Despite all the tests and procedures, no definitive answers emerged. Eventually, the diagnosis came: IBS (Irritable Bowel Syndrome). He was prescribed steroids, which have helped ease the vomiting and slow the weight loss, but many of the original symptoms remain.

The diagnosis didn’t fix the problem. But it gave us somewhere to start. A label. A language to talk about something we could see and feel, even if we still didn’t fully understand it.

And that’s when it struck me: “culture change” in organisations often plays the same role as an IBS diagnosis in medicine.

The IBS analogy

In healthcare, Irritable Bowel Syndrome is what clinicians turn to when they’ve ruled out all the obvious causes but symptoms persist. It’s a genuine condition, but it’s broad, often ill-defined, and frequently a diagnosis of exclusion. There’s no single test or root cause. Just a cluster of ongoing symptoms that don’t resolve easily.
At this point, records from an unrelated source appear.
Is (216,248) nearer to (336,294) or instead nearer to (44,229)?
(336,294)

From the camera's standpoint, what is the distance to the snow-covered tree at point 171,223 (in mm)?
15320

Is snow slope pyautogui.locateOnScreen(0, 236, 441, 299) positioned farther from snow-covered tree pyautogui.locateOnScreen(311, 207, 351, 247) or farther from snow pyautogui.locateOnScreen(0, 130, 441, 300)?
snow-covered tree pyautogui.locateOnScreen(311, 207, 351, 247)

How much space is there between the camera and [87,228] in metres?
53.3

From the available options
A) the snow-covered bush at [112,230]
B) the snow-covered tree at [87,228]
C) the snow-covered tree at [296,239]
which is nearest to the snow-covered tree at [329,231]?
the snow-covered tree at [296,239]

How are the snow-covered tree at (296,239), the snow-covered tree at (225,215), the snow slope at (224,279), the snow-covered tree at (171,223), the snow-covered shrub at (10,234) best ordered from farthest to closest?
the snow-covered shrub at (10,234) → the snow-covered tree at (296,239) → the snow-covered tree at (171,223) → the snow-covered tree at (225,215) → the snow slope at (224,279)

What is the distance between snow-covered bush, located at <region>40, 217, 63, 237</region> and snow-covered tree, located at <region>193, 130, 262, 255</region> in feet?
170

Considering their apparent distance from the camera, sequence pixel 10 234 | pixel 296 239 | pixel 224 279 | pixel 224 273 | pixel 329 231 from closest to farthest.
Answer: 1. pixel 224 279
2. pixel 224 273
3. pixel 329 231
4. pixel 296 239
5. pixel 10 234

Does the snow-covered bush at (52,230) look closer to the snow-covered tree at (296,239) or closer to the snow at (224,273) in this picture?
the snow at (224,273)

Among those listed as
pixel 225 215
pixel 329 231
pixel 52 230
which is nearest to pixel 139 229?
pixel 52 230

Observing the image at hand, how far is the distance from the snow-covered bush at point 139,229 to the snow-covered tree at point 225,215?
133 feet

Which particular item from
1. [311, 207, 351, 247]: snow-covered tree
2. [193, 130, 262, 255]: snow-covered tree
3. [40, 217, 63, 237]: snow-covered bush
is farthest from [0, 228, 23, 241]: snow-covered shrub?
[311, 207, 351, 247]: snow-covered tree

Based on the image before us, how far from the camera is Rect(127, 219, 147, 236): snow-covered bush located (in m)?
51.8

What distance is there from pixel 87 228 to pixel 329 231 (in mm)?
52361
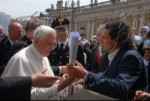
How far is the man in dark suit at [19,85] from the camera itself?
272 cm

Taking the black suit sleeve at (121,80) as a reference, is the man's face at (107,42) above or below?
above

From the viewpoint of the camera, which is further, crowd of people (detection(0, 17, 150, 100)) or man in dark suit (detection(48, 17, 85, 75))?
man in dark suit (detection(48, 17, 85, 75))

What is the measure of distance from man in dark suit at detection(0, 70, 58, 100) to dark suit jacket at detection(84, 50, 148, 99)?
17.9 inches

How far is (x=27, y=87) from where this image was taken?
281 cm

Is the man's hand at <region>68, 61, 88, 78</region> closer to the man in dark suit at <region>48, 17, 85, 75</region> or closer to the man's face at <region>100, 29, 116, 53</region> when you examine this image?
the man's face at <region>100, 29, 116, 53</region>

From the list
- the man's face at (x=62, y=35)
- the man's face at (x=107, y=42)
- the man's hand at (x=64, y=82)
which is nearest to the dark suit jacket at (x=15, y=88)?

That’s remarkably similar to how “culture” is used in organisations.

When things feel off, trust is low, behaviours are out of sync, values aren’t being lived - it’s common to point to culture as the root cause. But the concept itself is often vague, inconsistently measured, and subject to endless interpretation. Like IBS, culture is real, but the way we talk about it can be frustratingly imprecise.

Why we still use these labels

Despite all that, both labels persist. And for good reason.
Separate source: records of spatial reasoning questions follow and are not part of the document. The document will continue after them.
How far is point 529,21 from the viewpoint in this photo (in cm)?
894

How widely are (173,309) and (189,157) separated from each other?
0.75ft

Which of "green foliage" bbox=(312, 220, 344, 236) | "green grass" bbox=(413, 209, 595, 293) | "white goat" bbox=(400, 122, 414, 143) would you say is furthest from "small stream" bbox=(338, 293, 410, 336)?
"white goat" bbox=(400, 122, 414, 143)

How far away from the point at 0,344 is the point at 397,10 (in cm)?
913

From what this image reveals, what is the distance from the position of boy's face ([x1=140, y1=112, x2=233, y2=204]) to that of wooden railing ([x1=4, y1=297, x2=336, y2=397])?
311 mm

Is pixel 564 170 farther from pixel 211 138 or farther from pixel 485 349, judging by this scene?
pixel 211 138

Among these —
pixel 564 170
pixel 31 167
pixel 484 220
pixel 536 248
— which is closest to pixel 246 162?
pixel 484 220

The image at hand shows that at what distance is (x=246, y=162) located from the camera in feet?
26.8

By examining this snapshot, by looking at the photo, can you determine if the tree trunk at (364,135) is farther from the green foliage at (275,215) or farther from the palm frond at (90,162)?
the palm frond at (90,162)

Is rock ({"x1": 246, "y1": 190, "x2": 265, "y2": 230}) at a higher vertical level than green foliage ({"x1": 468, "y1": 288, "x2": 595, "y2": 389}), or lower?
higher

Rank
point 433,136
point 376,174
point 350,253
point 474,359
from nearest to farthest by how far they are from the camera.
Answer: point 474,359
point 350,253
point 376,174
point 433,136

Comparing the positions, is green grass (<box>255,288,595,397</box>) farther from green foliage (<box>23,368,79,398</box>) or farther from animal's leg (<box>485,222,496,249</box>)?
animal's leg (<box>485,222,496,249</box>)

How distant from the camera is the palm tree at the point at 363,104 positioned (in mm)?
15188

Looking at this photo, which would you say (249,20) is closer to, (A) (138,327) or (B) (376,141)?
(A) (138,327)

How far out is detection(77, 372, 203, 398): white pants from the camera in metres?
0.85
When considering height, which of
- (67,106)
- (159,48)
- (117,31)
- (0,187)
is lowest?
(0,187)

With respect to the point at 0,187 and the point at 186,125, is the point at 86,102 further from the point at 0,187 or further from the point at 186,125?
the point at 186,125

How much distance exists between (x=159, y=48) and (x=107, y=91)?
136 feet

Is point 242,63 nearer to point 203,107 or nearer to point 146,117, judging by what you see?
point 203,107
In medicine, a diagnosis like IBS can be reassuring. It acknowledges that something is genuinely wrong, even if we can’t pin it down. It creates a shared understanding and allows for a management plan, however imperfect.

In organisations, “culture” serves a similar function. It gives leaders and teams a way to talk about hidden dynamics, interpersonal tensions, and the emotional undercurrents of working life. It's often the only socially acceptable language we have for naming dysfunction, misalignment, or moral unease.
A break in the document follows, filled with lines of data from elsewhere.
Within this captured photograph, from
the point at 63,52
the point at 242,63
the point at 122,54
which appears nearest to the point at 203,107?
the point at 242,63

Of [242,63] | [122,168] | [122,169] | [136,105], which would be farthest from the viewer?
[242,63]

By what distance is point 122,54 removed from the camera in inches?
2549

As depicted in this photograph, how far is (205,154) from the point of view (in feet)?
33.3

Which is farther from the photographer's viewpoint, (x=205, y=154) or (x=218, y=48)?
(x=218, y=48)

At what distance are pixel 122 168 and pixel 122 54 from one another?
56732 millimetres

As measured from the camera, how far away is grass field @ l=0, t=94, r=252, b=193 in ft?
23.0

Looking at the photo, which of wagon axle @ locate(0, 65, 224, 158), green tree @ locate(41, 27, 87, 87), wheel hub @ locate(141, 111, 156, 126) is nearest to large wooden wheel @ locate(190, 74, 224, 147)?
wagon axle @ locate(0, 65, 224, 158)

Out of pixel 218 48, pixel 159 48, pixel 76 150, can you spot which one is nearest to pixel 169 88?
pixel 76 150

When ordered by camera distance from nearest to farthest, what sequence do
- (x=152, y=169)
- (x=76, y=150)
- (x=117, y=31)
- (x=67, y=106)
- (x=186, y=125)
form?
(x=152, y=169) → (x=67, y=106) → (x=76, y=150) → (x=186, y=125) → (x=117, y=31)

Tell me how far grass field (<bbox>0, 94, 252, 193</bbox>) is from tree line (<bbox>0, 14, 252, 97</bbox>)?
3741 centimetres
So while it’s easy to criticise the overuse of “culture change,” it’s also understandable. It offers coherence when everything feels messy. It helps us say, “we don’t quite know what this is, but we know it matters.”

From labels to specifics

The challenge is not to reject these labels entirely, but to use them as a prompt, not a prescription.

As a psychologist working with teams and organisations, I’ve had to gently shift many clients from talking about “culture” in broad terms to exploring the specific dynamics and psychological mechanisms underpinning the symptoms they’re observing. This is the essence of an evidence-based approach: working back from the observable issues and identifying what’s actually driving them.

It’s not always a comfortable shift - it requires slowing down, asking specific questions, and sometimes letting go of popular narratives. But it’s where real, targeted change begins.

What do we actually mean by culture in this situation? What behaviours are we observing? What systems or power structures might be driving those behaviours? What psychological or social processes are involved? And crucially, what does the evidence tell us about how to influence them?

This is where evidence-based practice comes in. The Center for Evidence Based Management (CEBMa) champions an approach grounded in:

  • Clearly defining the problem

  • Drawing on multiple sources of evidence (research, data, practitioner expertise, stakeholder experience)

  • Testing assumptions

  • Running small, adaptive experiments that can inform better decisions.

Final Thoughts

Culture matters. It shapes how people feel, behave, and interact. But we need to stop treating “culture change” as a cure-all and start treating it more like a working hypothesis - something to explore, define, and respond to thoughtfully.

Just as a good vet wouldn’t stop at “IBS” without continuing to monitor, question, and adapt treatment, responsible organisational practitioners shouldn’t stop at “culture” without digging deeper into what’s really going on.

The label might offer a starting point. But it’s what we do next that determines whether real change actually happens.